[REQUIREMENT]:
Among the entries below, how many lines contain the string "google"? Only the number is wanted.

Source texts of formatted documents
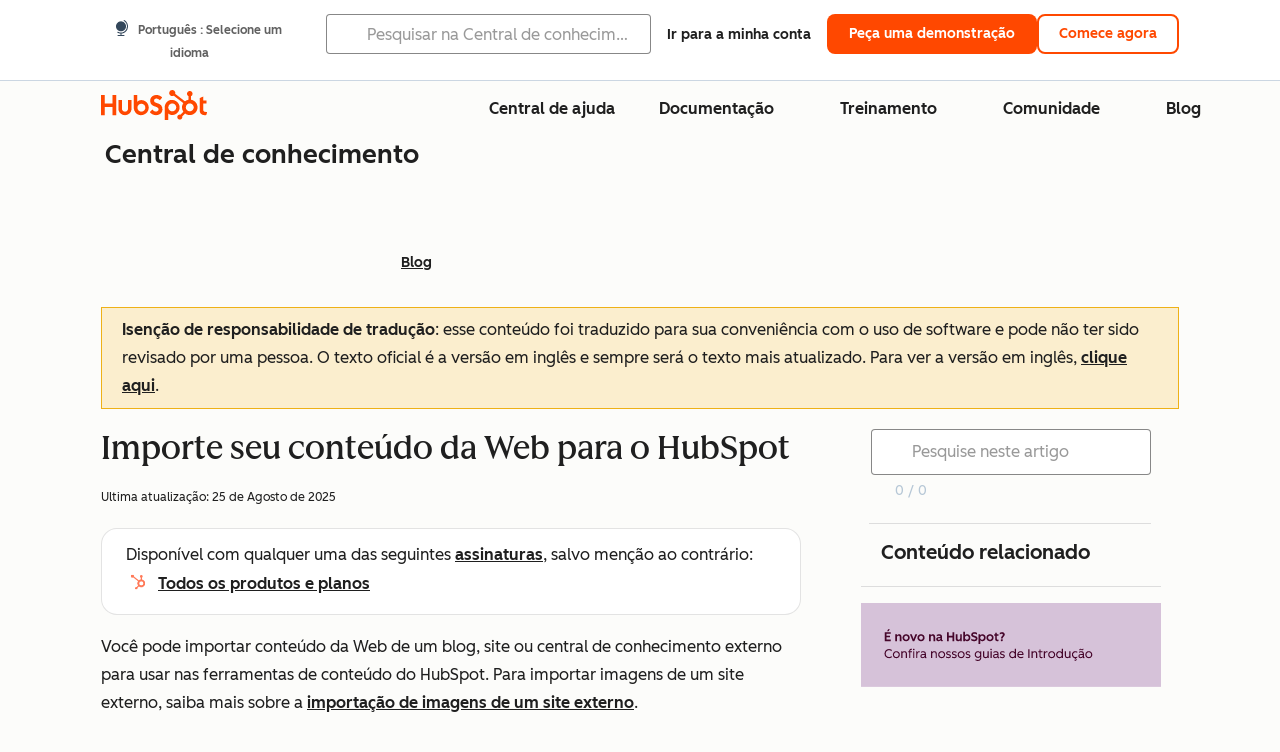

--- FILE ---
content_type: text/css
request_url: https://53.fs1.hubspotusercontent-na1.net/hubfs/53/hub_generated/template_assets/1/11295237615/1756907865842/template__nav.min.css
body_size: 291
content:
:root{--kb-nav-item-transition-duration:0.2s;--cl-nav-link-hover-color:#005fa3}.kb-nav__wrapper{margin-bottom:20px}.kb-nav__wrapper .kb-nav__wrapper{margin-bottom:0}.kb-nav{list-style:none;padding-left:0}.kb-nav.kb-nav--level-0{margin-bottom:0;padding-left:12px}.kb-nav.kb-nav--level-1{margin-bottom:.25rem}.kb-nav-item:not(.cl-navLink-link){display:flex;-webkit-font-smoothing:auto;-moz-osx-font-smoothing:auto;background:none;border:none;font-size:14px;font-size:.875rem;font-weight:300;left:-.75rem;line-height:1rem;padding:.75rem;position:relative;text-decoration:none;text-shadow:0 0 1px transparent;width:calc(100% + .75rem)}.kb-nav-item:hover{cursor:pointer;text-decoration:none}.kb-nav-item:focus{background-color:var(--light-theme-hover-01);border-radius:.1875rem;outline-offset:-3px;z-index:1}.kb-nav-item.kb-nav-item--has-icon-right .kb-nav-item__icon-right{margin-left:.5rem}.kb-nav-item.kb-nav-item--has-icon-left .kb-nav-item__icon-left{margin-right:.5rem}.kb-nav--level-1 .kb-nav-item{padding-left:1.5rem}.kb-nav-item.kb-nav-item--active{background-color:var(--light-theme-hover-01);border-radius:.1875rem;font-weight:600}.kb-nav-item .kb-tag--unenclosed{line-height:1rem}.kb-nav-item__label{align-items:center;display:flex;justify-content:space-between}.kb-nav-item .kb-nav-item__label{flex-grow:1}.kb-nav-item__count{flex:1 0 auto;margin-left:.5rem;order:2;text-align:right}.kb-nav-item__content,.kb-nav-item__height-transition{max-height:0;opacity:0;transform:translateY(-.625rem);transition:max-height var(--kb-nav-item-transition-duration) ease,opacity var(--kb-nav-item-transition-duration) ease-in-out,transform var(--kb-nav-item-transition-duration) ease-in-out,visibility 0s var(--kb-nav-item-transition-duration);visibility:hidden}.kb-nav-item__content.kb-nav-item__content--active,.kb-nav-item__height-transition:not(.kb-height-transition--closed){max-height:500px;opacity:1;transform:translateY(0);transition:max-height var(--kb-nav-item-transition-duration) ease,opacity var(--kb-nav-item-transition-duration) ease-in-out,transform var(--kb-nav-item-transition-duration) ease-in-out,visibility 0s;visibility:inherit}.kb-nav--expandable .kb-nav--level-1 .kb-nav-item{font-size:.75rem;padding-bottom:.5rem;padding-top:.5rem}.kb-nav--expandable .kb-nav-item__icon-right.kb-nav-item__icon-right{color:#0091ae}.kb-nav--expandable .kb-nav-item--is-parent{user-select:none}.kb-nav--expandable .kb-nav-item--hovered,.kb-nav--expandable .kb-nav-item:hover{background-color:var(--light-theme-hover-01);border-radius:.1875rem}.kb-folder-nav .kb-nav{margin:0}.kb-folder-nav .kb-nav .kb-nav-item--is-parent{user-select:none}.kb-folder-nav .kb-nav .kb-folder-nav-item{left:0;padding:.5rem .75rem .5rem .5rem;width:100%}.kb-folder-nav .kb-nav .kb-nav-item__icon-left{color:#00a4bd;margin-right:.5rem;max-width:.9375rem}.kb-folder-nav .kb-nav--level-1 .kb-folder-nav-item{padding-left:1.25rem}.kb-folder-nav .kb-nav--level-2 .kb-folder-nav-item{padding-left:2.5rem}.kb-folder-nav .kb-nav--level-3 .kb-folder-nav-item{padding-left:3.75rem}.kb-folder-nav .kb-nav--level-4 .kb-folder-nav-item{padding-left:5rem}.kb-folder-nav .kb-nav--level-5 .kb-folder-nav-item{padding-left:6.25rem}.kb-folder-nav .kb-nav--level-6 .kb-folder-nav-item{padding-left:7.5rem}.kb-folder-nav .kb-nav--level-7 .kb-folder-nav-item{padding-left:8.75rem}.kb-folder-nav .kb-nav--level-8 .kb-folder-nav-item{padding-left:10rem}.kb-folder-nav .kb-nav--level-9 .kb-folder-nav-item{padding-left:11.25rem}.kb-folder-nav .kb-nav--level-10 .kb-folder-nav-item{padding-left:12.5rem}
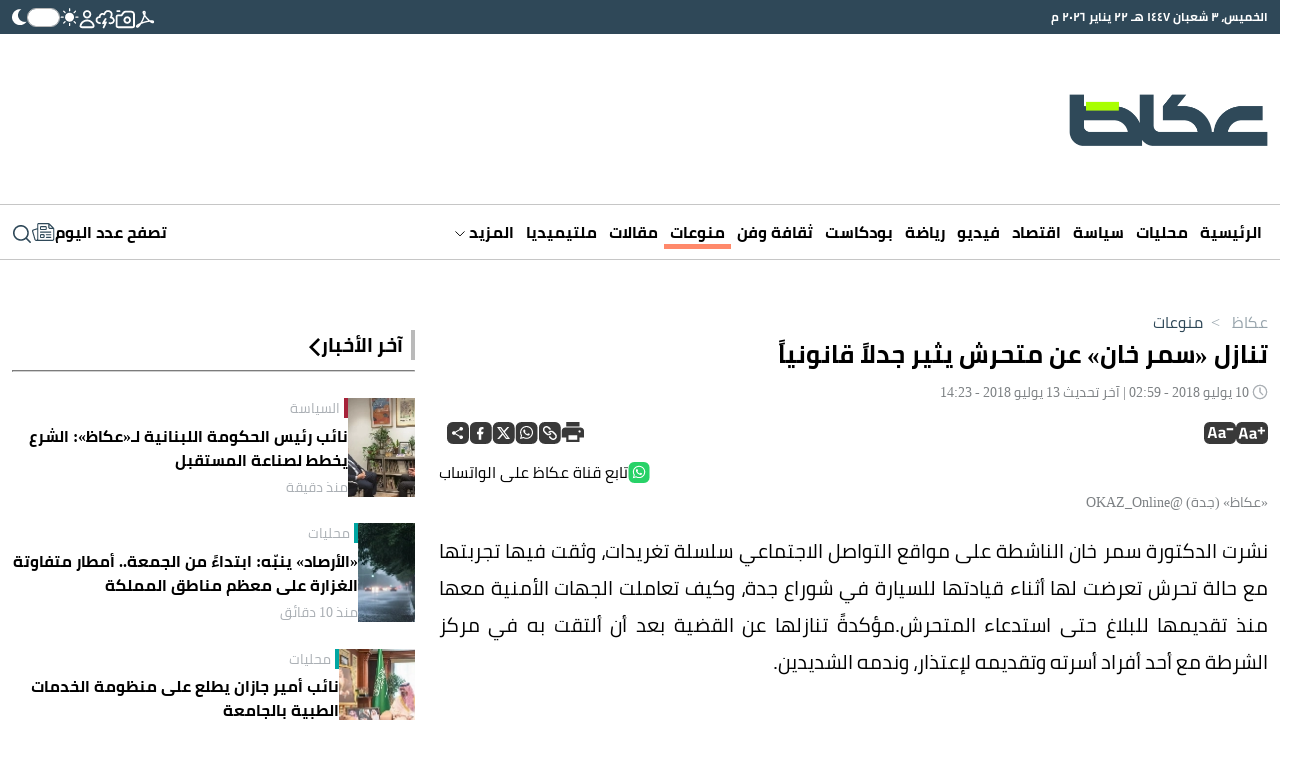

--- FILE ---
content_type: text/html; charset=utf-8
request_url: https://www.google.com/recaptcha/api2/aframe
body_size: 271
content:
<!DOCTYPE HTML><html><head><meta http-equiv="content-type" content="text/html; charset=UTF-8"></head><body><script nonce="XgnkkWHLPWfULVlZj4QKyw">/** Anti-fraud and anti-abuse applications only. See google.com/recaptcha */ try{var clients={'sodar':'https://pagead2.googlesyndication.com/pagead/sodar?'};window.addEventListener("message",function(a){try{if(a.source===window.parent){var b=JSON.parse(a.data);var c=clients[b['id']];if(c){var d=document.createElement('img');d.src=c+b['params']+'&rc='+(localStorage.getItem("rc::a")?sessionStorage.getItem("rc::b"):"");window.document.body.appendChild(d);sessionStorage.setItem("rc::e",parseInt(sessionStorage.getItem("rc::e")||0)+1);localStorage.setItem("rc::h",'1769103374645');}}}catch(b){}});window.parent.postMessage("_grecaptcha_ready", "*");}catch(b){}</script></body></html>

--- FILE ---
content_type: image/svg+xml
request_url: https://www.okaz.com.sa/okaz/uploads/global_files/decrease-icon.svg
body_size: 378
content:
<svg width="32" height="22" viewBox="0 0 32 22" fill="none" xmlns="http://www.w3.org/2000/svg">
<rect width="32" height="22" rx="5.71663" fill="#393939"/>
<path d="M29.1923 6.15057V8.27528H22.667V6.15057H29.1923Z" fill="white"/>
<path d="M3.66699 15.928L6.45099 5H10.307L13.075 15.928H10.867L10.259 13.72H6.43499L5.85899 15.928H3.66699ZM6.78699 11.944H9.93899L8.70699 6.792H8.03499L6.78699 11.944Z" fill="white"/>
<path d="M16.8729 16.104C16.0409 16.104 15.4115 15.896 14.9849 15.48C14.5689 15.0533 14.3609 14.4133 14.3609 13.56C14.3609 12.9627 14.4675 12.4987 14.6809 12.168C14.8942 11.8267 15.2089 11.5813 15.6249 11.432C16.0515 11.272 16.5689 11.176 17.1769 11.144L19.1289 10.968V10.488C19.1289 10.104 19.0329 9.83733 18.8409 9.688C18.6489 9.528 18.3662 9.448 17.9929 9.448C17.6942 9.448 17.3475 9.45867 16.9529 9.48C16.5689 9.50133 16.1849 9.528 15.8009 9.56C15.4275 9.592 15.1022 9.624 14.8249 9.656L14.7609 8.152C15.0382 8.088 15.3689 8.024 15.7529 7.96C16.1475 7.88533 16.5582 7.82667 16.9849 7.784C17.4115 7.74133 17.8062 7.72 18.1689 7.72C18.8515 7.72 19.4222 7.80533 19.8809 7.976C20.3395 8.14667 20.6862 8.42933 20.9209 8.824C21.1555 9.208 21.2729 9.73067 21.2729 10.392V14.056C21.2942 14.2053 21.3742 14.3227 21.5129 14.408C21.6515 14.4827 21.8115 14.536 21.9929 14.568L21.9449 16.04C21.6889 16.0507 21.4382 16.056 21.1929 16.056C20.9475 16.056 20.7395 16.04 20.5689 16.008C20.3235 15.976 20.1102 15.912 19.9289 15.816C19.7582 15.72 19.6195 15.6187 19.5129 15.512C19.3422 15.5867 19.1129 15.672 18.8249 15.768C18.5369 15.864 18.2222 15.944 17.8809 16.008C17.5502 16.072 17.2142 16.104 16.8729 16.104ZM17.3849 14.52C17.5875 14.52 17.8009 14.4987 18.0249 14.456C18.2489 14.4133 18.4569 14.3653 18.6489 14.312C18.8515 14.248 19.0115 14.1893 19.1289 14.136V12.296L17.4969 12.44C17.1449 12.472 16.8889 12.5787 16.7289 12.76C16.5795 12.9307 16.5049 13.176 16.5049 13.496C16.5049 13.816 16.5742 14.0667 16.7129 14.248C16.8622 14.4293 17.0862 14.52 17.3849 14.52Z" fill="white"/>
</svg>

[TASK RESULT]:
2